Les sociaux-démocrates suédois reviennent aux fondamentaux de l’Etat-providence
LEMONDE.FR | 27.03.11 | 20h44 • Mis à jour le 27.03.11 | 21h22
Dans un pays comme la Suède, l'arrivée d'un nouveau dirigeant à la tête du Parti social-démocrate est ce qui se rapproche le plus de l'élection du pape. Quelque 500 journalistes ont suivi du vendredi 25 au dimanche 27 mars après-midi le congrès extraordinaire du Parti social-démocrate à Stockholm, qui avait pour principal objectif d'entériner le choix de Håkan Juholt. C'est beaucoup pour un parti d'opposition, et la couverture médiatique est quatre à cinq fois plus importante que pour les conservateurs, par exemple, parti du premier ministre, Fredrik Reinfeldt.
Comme pour l'élection du pape, le choix de Håkan Juholt s'est fait dans le plus grand secret, sur fond de spéculations, avec, dans un premier temps, de nombreux autres candidats dont les noms ont été jetés en pâture au public puis éliminés les uns après les autres. De ce point de vue, Håkan Juholt est typiquement un candidat de compromis, celui que personne n'attendait, quasi inconnu, et qui pourtant, dès les premiers mots prononcés, a conquis le parti, tant celui-ci est dans l'attente.
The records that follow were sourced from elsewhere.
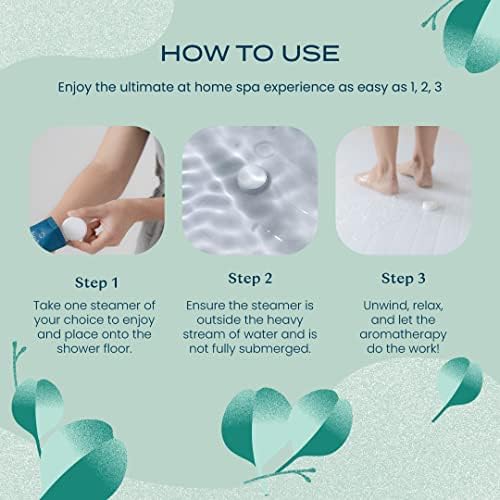 HOW TO USE

Enjoy the ultimate at home spa experience as easy as 1, 2, 3

Step 1

Take one steamer of your choice to enjoy and place onto the shower floor.

Step 2

Ensure the steamer is outside the heavy stream of water and is not fully submerged.

Step 3

Unwind, relax, and let the aromatherapy do the work!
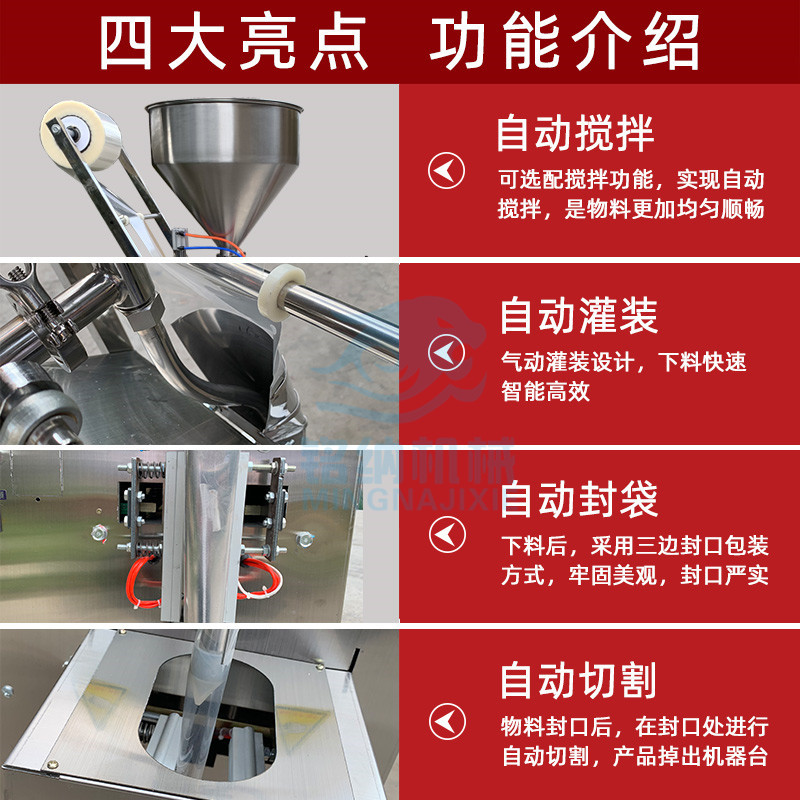 四大亮点 功能介绍

自动搅拌

可选配搅拌功能，实现自动搅拌，是物料更加均匀顺畅

自动灌装

气动灌装设计，下料快速智能高效

铭纳机械
MINGNAJIXIE

自动封袋

下料后，采用三边封口包装方式，牢固美观，封口严实

自动切割

物料封口后，在封口处进行自动切割，产品掉出机器台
PRÉDOMINANCE DE L'IDÉOLOGIE SOCIALE-DÉMOCRATE
Les sociaux-démocrates ont essuyé deux défaites consécutives, en 2006 et 2010. Rien d'anormal en soi dans une démocratie bien établie comme la Suède, si ce n'est que le Parti social-démocrate est un parti qui avait été au pouvoir de façon quasi ininterrompue depuis les années 1930 et pour qui l'exercice du pouvoir a souvent été vu comme une évidence. La domination du parti est telle que tous les autres partis, y compris à droite, sont imprégnés d'idéologie sociale-démocrate. Le gouvernement de centre-droit en place l'a tellement bien compris qu'il a remporté les élections de 2006 en transformant radicalement la rhétorique du parti conservateur pour en faire le "nouveau parti des travailleurs", nouveau converti au modèle suédois.
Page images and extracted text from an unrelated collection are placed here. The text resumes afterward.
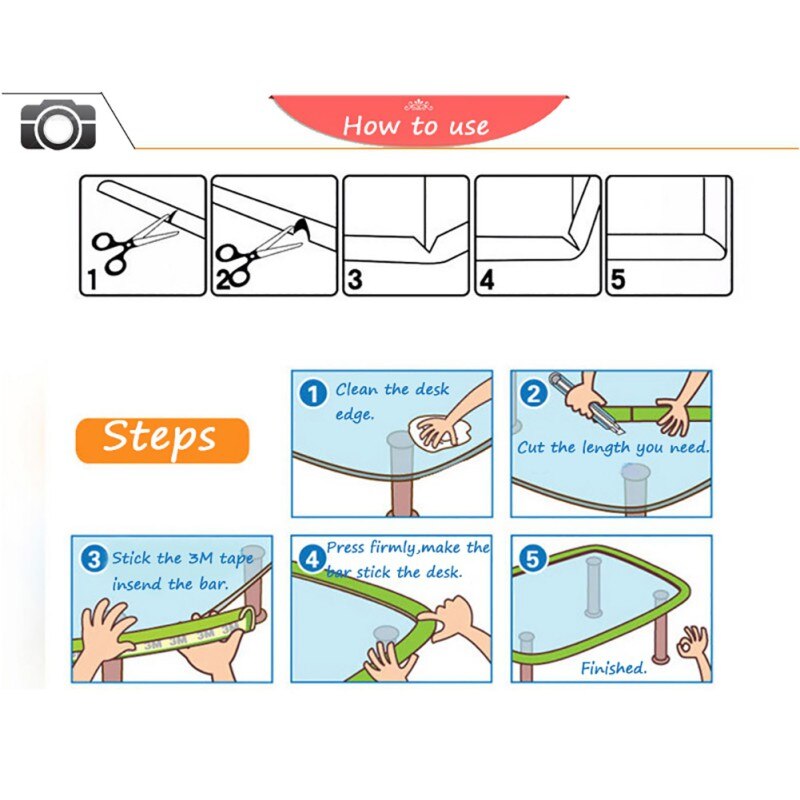 How to use

1
2
3
4
5

Steps

1 Clean the desk edge.

2 Cut the length you need.

3 Stick the 3M tape insend the bar.

3M 3M 3M 3M

4 Press firmly,make the bar stick the desk.

5 Finished.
L'ex-présidente du Parti social-démocrate, Mona Sahlin, une femme qui a fait carrière dans le grand Stockholm, avait opéré un virage vers la droite, voulant privilégier les petites entreprises. A l'inverse, Håkan Juholt est un homme de la province qui se targue de ne pas être dans les petits papiers des apparatchiks de la capitale. Et il a clairement annoncé un virage à gauche. Certains lui reprochent déjà de ne pas avoir encore présenté de ligne claire de lutte contre le chômage. Mais il était plus important pour Håkan Juholt de s'attaquer d'abord à recoller les morceaux d'un parti fragilisé. Lors de son discours d'investiture, samedi, il s'est livré à un véritable inventaire à la Prévert des fondamentaux de la social-démocratie nordique. Pour l'économie de marché, mais contre le capitalisme.
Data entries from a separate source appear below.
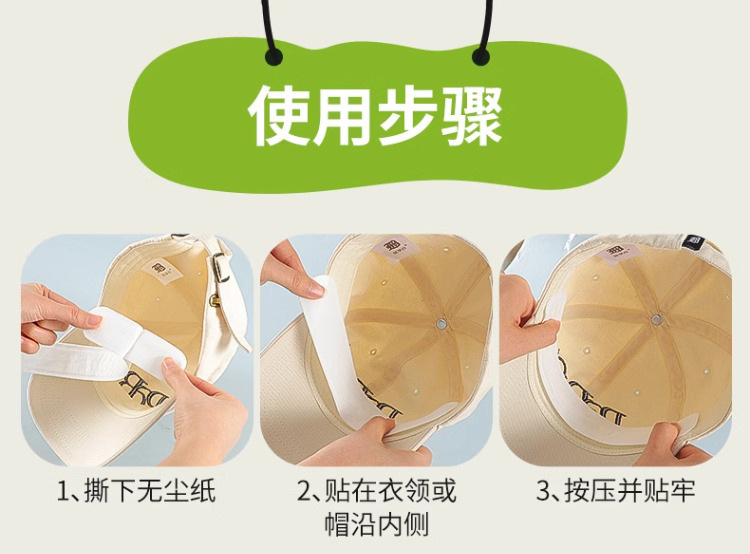 使用步骤

1、撕下无尘纸

2、贴在衣领或帽沿内侧

3、按压并贴牢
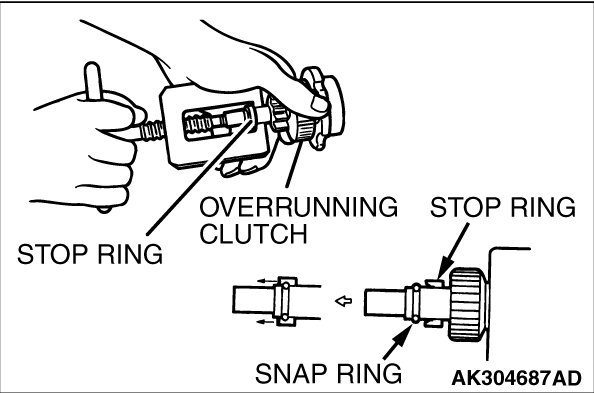 OVERRUNNING CLUTCH

STOP RING

STOP RING

SNAP RING

AK304687AD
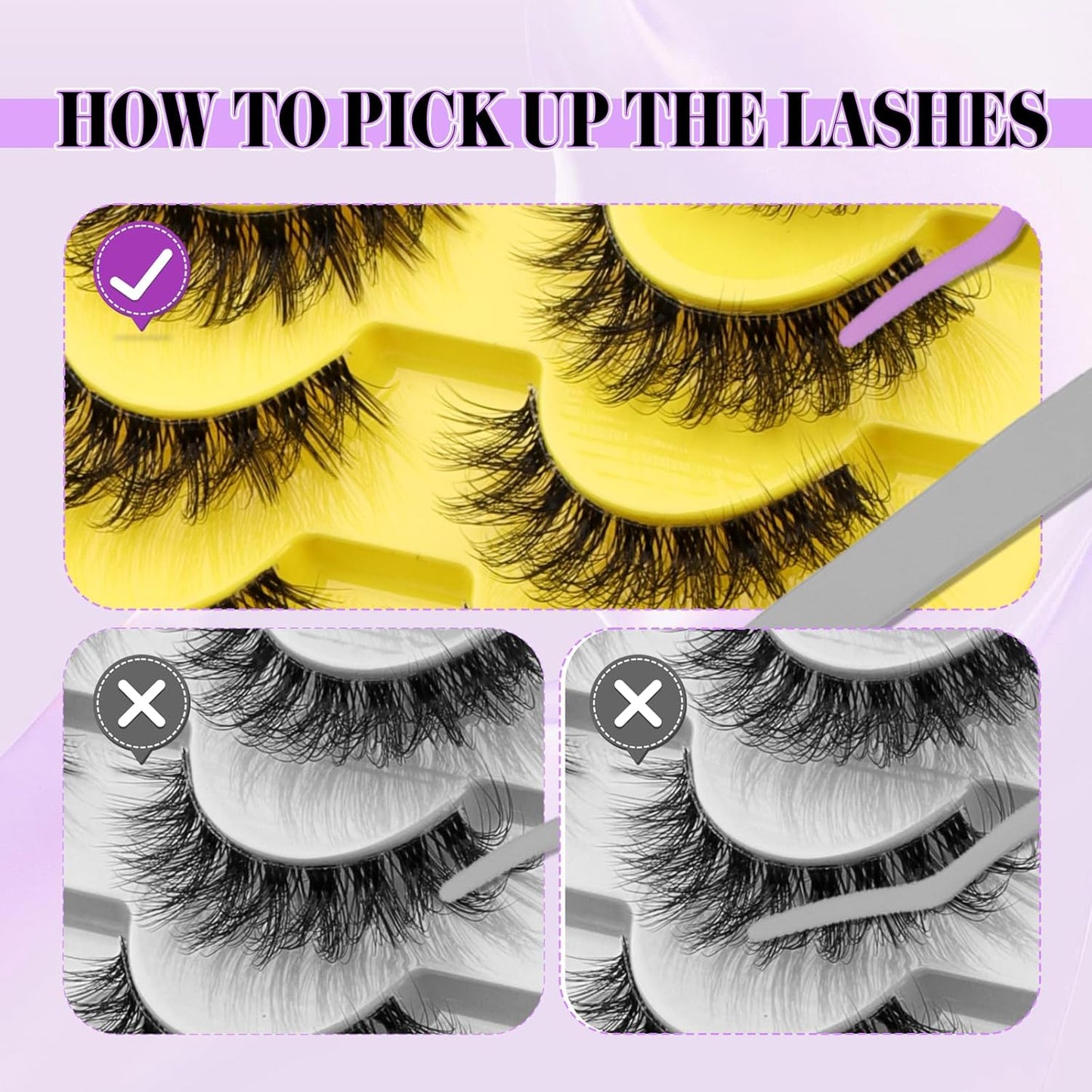 HOW TO PICK UP THE LASHES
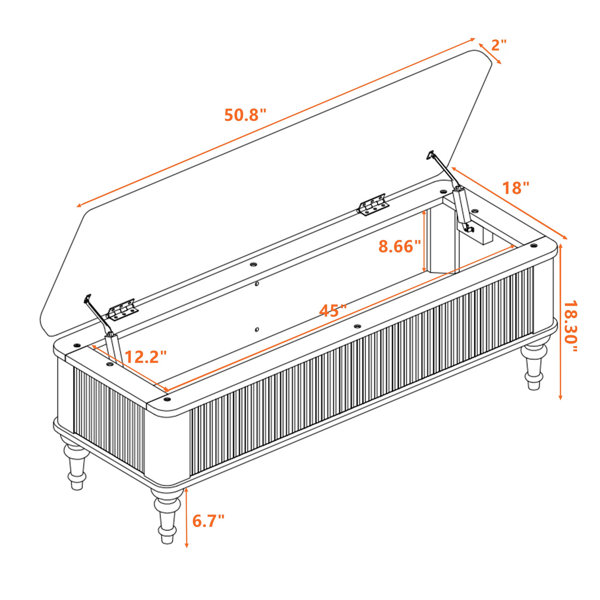 2"

50.8"

18"

8.66"

45"

18.30"

12.2"

6.7"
REVIGORER L'ÉTAT-PROVIDENCE
Beaucoup d'observateurs constataient que cela faisait au moins vingt-cinq ans qu'ils n'avaient pas entendu parler ainsi de l'Etat-providence. Le nouveau dirigeant social-démocrate a dit son amour du bien commun, critiquant de nombreuses privatisations passées, glorifiant le secteur public, fustigeant une économie où les femmes sont sous-payées et où de plus en plus d'enfants vivent dans la pauvreté.
Les réponses aux multiples défis viendront plus tard. Mais Håkan Juholt a rempli sa première mission: redonner l'envie de se battre à un parti qui se cherchait ces dernières années.